Whilst the treatment performed by an experienced therapist can be super pleasant and beneficial, it can just be as bad when performed by an untrained or inexperienced person. Besides anatomy knowledge, the therapist needs good coordination, focused concentration and strength applied in the right dose.
My negative experience included the application of the wrong pressure, which was very painful on joints like the elbows and neck. Besides I felt rushed, the therapist was more ‘kicking’ me than ‘dancing’ on me. It felt like she did not know about (or did not pay attention to) proper muscle and bone alignment. Which actually resulted in some neck and back pain the next day.
When to (not) get a Chavutti Thirumal
I don’t think this is the ideal treatment for massage novices. A more gentle general massage with hands may be more suitable for beginners to get used to being massaged.
You may also not like the fact that there is no space for embarrassment. You are literally letting your pants down, for example when you separate your feet wide to give the therapist space to slide along your inner thighs.

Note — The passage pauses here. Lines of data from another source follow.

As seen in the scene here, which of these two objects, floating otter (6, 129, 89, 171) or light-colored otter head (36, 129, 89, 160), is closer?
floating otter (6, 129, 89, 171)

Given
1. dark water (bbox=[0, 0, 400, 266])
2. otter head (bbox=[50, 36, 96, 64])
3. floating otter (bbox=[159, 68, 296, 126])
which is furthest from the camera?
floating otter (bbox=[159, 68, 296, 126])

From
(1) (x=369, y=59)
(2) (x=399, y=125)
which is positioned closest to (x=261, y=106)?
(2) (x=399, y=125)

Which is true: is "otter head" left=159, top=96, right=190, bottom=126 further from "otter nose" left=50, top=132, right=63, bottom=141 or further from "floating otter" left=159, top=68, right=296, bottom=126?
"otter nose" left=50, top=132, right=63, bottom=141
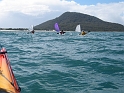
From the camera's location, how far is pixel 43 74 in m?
12.3

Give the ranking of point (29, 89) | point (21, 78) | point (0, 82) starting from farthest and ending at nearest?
point (21, 78) → point (29, 89) → point (0, 82)

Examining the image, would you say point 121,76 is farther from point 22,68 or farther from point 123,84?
point 22,68

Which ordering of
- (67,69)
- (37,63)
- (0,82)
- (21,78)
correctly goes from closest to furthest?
(0,82)
(21,78)
(67,69)
(37,63)

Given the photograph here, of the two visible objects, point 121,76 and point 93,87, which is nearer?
point 93,87

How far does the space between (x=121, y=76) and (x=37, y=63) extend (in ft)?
18.7

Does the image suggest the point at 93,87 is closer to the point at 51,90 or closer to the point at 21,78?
the point at 51,90

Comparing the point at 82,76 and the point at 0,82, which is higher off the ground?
the point at 0,82

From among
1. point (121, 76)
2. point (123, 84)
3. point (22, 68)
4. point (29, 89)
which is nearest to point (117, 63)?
point (121, 76)

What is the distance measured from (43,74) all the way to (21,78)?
1319 millimetres

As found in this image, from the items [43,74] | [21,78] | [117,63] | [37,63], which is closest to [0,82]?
[21,78]

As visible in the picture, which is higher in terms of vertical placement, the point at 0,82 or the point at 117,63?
the point at 0,82

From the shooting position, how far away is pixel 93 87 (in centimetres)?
1016

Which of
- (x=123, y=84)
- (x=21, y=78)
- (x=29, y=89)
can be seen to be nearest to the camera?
(x=29, y=89)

I felt great after my Chavutti Massage, with all my little aches and pains from too many sun salutations and leg raises vanished. I felt subtle and relaxed the next day, ready for more yoga challenges.
Yet as mentioned above, it pays to do some research as to with which institute and therapist you want to trust to have your Chavutti Thirumal.
Have you had this foot massage? Love to hear from your experience!